Human-in-the-loop design: handling login & verification codes safely

Patterns for safe approvals and login checkpoints in Open-AutoGLM workflows.

Login flows and verification codes are the most sensitive part of phone‑agent automation. This tutorial shows how to design human‑in‑the‑loop checkpoints so Open-AutoGLM can assist without bypassing security or violating terms.

TODO: replace with login checkpoint diagram

Why human‑in‑the‑loop matters

Login screens are designed for humans. Automating them end‑to‑end increases security risk and can violate app policies. A safer approach is to let the agent navigate to the login step, then pause and wait for human confirmation or manual input.

This protects user accounts and provides a clear audit trail of actions.

Design goals

Aim for:

  • Explicit checkpoints before any credential entry.
  • Clear prompts that explain what the agent will do next.
  • Manual entry for passwords and verification codes.
  • Auditable logs for every sensitive step.
  1. Agent navigates to login screen.
  2. Agent requests confirmation to proceed.
  3. Human enters credentials or OTP.
  4. Agent resumes after confirmation.

This simple loop is safer than fully automated login.

UI design for approvals

If you build a wrapper UI around the agent, include:

  • A clear Approve / Reject control.
  • A short explanation of the next action.
  • A screenshot or element highlight of the target button.

This reduces mistakes during login flows.

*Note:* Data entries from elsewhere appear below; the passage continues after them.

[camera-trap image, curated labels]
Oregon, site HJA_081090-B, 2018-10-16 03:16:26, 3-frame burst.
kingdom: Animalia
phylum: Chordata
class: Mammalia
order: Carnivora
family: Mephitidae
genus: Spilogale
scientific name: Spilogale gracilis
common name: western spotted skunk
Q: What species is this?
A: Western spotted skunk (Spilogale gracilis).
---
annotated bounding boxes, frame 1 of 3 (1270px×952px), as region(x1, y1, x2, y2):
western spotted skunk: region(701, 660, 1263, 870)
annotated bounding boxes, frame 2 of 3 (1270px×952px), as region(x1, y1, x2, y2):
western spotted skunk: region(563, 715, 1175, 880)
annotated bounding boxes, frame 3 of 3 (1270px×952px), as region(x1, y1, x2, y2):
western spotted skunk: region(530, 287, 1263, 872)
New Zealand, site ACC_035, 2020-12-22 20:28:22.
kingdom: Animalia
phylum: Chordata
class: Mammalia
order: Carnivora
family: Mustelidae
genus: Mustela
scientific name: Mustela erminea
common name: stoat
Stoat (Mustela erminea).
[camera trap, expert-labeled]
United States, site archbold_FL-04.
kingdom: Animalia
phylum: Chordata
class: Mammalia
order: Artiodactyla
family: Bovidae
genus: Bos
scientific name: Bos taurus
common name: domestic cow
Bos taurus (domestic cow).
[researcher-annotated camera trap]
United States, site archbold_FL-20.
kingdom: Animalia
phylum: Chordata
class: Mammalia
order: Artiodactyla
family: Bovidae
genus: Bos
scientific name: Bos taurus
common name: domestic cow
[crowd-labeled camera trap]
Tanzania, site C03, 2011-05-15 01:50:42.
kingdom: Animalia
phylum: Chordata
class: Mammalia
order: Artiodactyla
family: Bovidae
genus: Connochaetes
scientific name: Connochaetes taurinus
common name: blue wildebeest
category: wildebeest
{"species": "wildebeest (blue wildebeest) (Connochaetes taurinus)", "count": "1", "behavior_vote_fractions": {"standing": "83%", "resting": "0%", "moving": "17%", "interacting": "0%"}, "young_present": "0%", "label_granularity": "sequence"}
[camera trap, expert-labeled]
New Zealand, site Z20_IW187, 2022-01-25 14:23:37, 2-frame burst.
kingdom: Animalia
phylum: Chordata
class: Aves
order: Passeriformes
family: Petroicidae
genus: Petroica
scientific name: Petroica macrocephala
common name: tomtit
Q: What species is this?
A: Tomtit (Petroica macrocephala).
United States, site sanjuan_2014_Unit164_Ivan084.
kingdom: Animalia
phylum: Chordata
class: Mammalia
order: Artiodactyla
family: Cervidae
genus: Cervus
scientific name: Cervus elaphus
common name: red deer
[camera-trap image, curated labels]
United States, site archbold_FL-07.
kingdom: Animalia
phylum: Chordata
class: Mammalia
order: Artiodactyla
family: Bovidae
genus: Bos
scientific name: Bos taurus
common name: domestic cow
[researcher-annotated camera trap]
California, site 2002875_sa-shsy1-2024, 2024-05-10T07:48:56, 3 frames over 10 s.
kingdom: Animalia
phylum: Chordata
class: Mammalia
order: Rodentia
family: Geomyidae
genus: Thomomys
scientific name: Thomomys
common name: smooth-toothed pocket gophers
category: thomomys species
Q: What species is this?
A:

Example prompts (template)

Use explicit prompts so the agent does not proceed automatically:

You are at the login screen. Ask for confirmation before typing any credentials.
Do not attempt to bypass verification prompts.

If the agent requests input, provide it manually and confirm the next step.

Verification codes and 2FA

Never automate retrieval of verification codes. Instead:

  • Ask the human to input the code.
  • Verify the correct field is focused.
  • Require a confirmation before the agent taps “Submit”.

This pattern prevents accidental lockouts and respects security policies.

Handling timeouts and retries

Login steps often time out. Use explicit time windows:

  • If the code expires, reset the step and request a new code.
  • If the agent loses context, reload the screen before continuing.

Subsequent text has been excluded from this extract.